Your task |
Only one stretch of the data is wanted: the line containing "California, site 99, 2023-03-27T00:25:36+00:00, 3-frame", the line containing "common name: mule deer", and every line between them, copied exactly.

[Collected data entries]
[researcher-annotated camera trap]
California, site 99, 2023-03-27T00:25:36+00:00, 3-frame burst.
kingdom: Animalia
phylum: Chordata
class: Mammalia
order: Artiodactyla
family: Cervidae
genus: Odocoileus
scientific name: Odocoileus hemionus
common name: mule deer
* * *
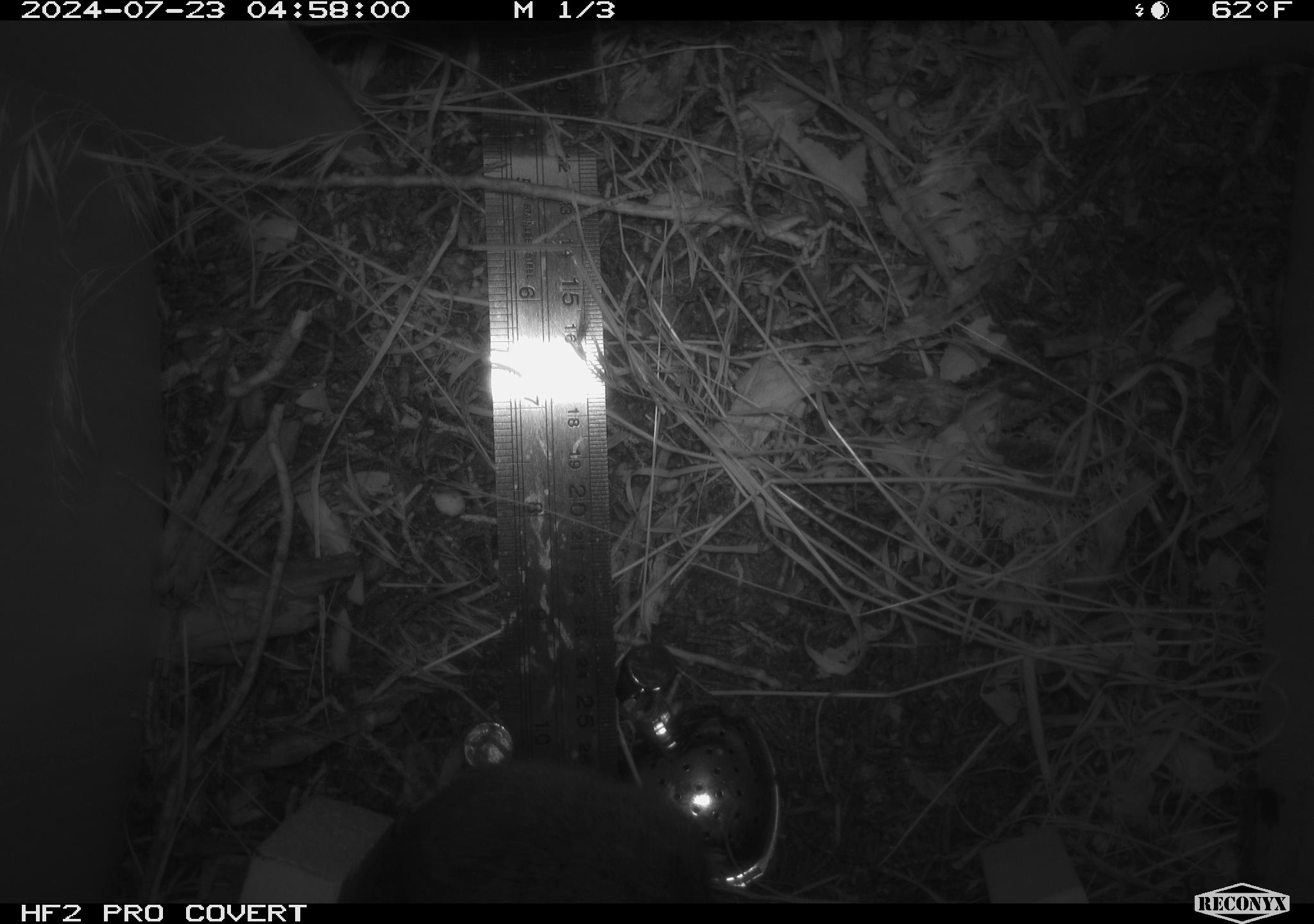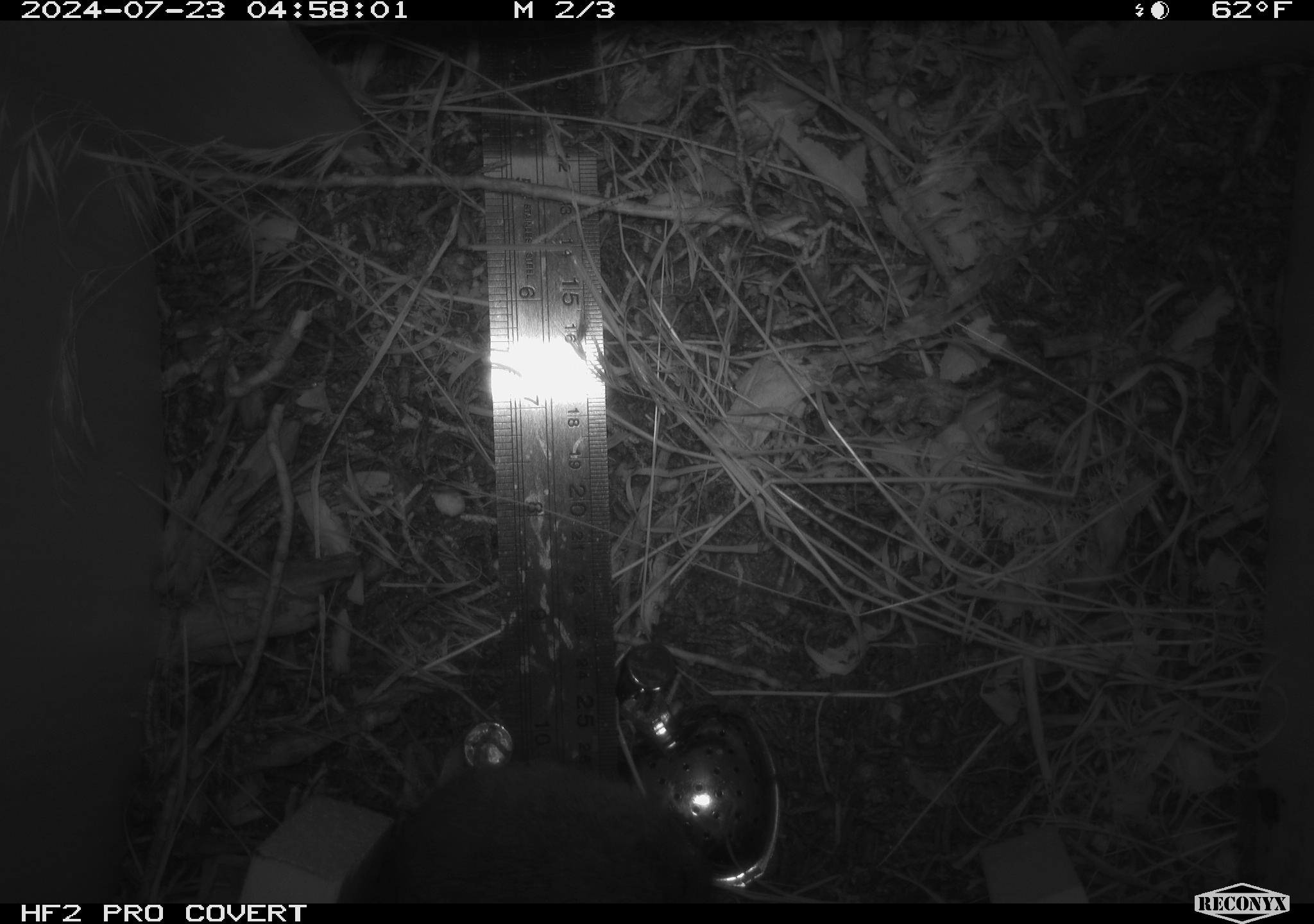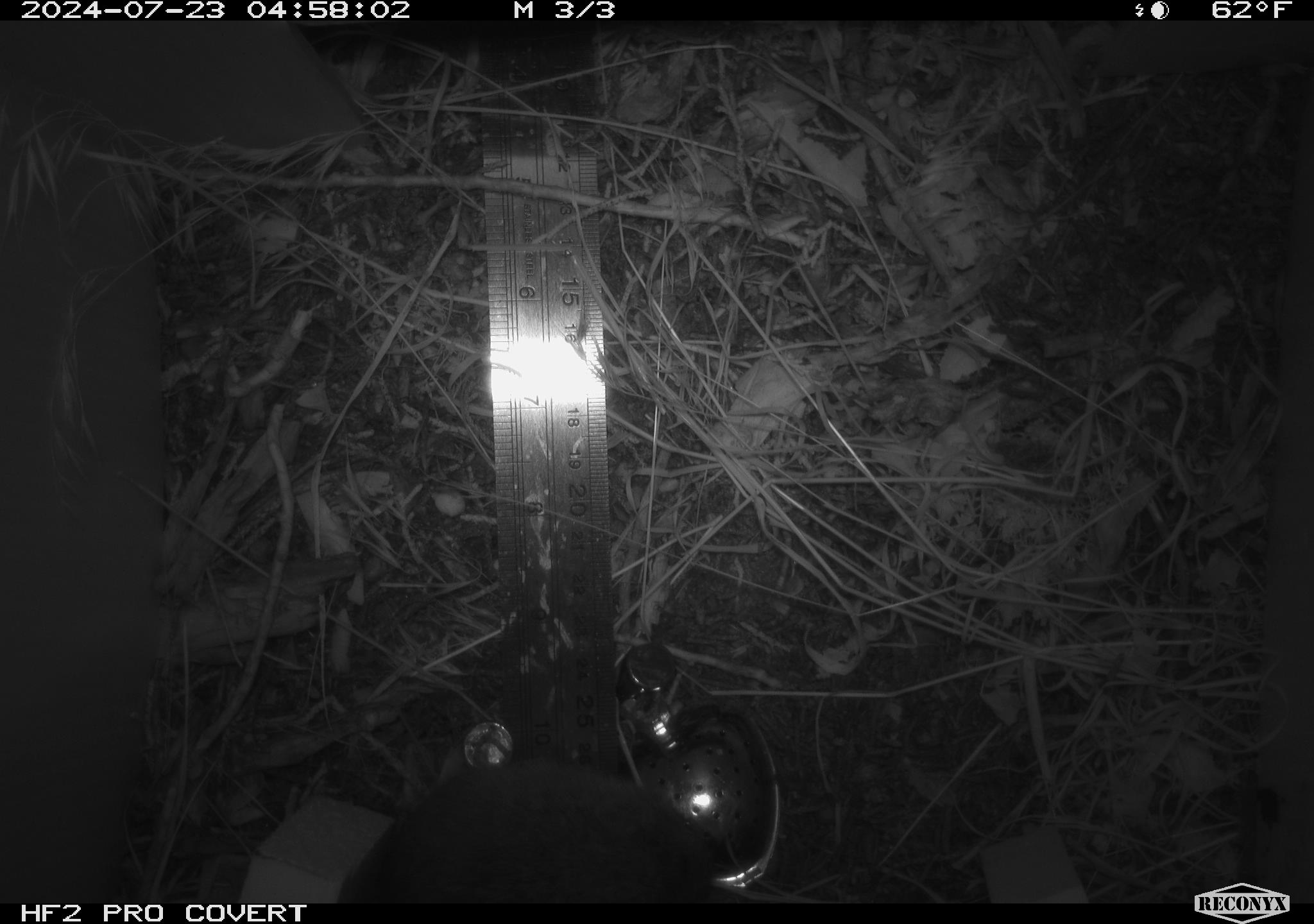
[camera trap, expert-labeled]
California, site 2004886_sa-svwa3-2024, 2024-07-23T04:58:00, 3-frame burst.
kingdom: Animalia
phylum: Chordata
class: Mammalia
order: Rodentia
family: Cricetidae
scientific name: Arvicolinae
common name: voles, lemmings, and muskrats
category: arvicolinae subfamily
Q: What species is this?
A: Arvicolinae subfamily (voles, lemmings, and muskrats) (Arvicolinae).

Answer for this exercise |
California, site 99, 2023-03-27T00:25:36+00:00, 3-frame burst.
kingdom: Animalia
phylum: Chordata
class: Mammalia
order: Artiodactyla
family: Cervidae
genus: Odocoileus
scientific name: Odocoileus hemionus
common name: mule deer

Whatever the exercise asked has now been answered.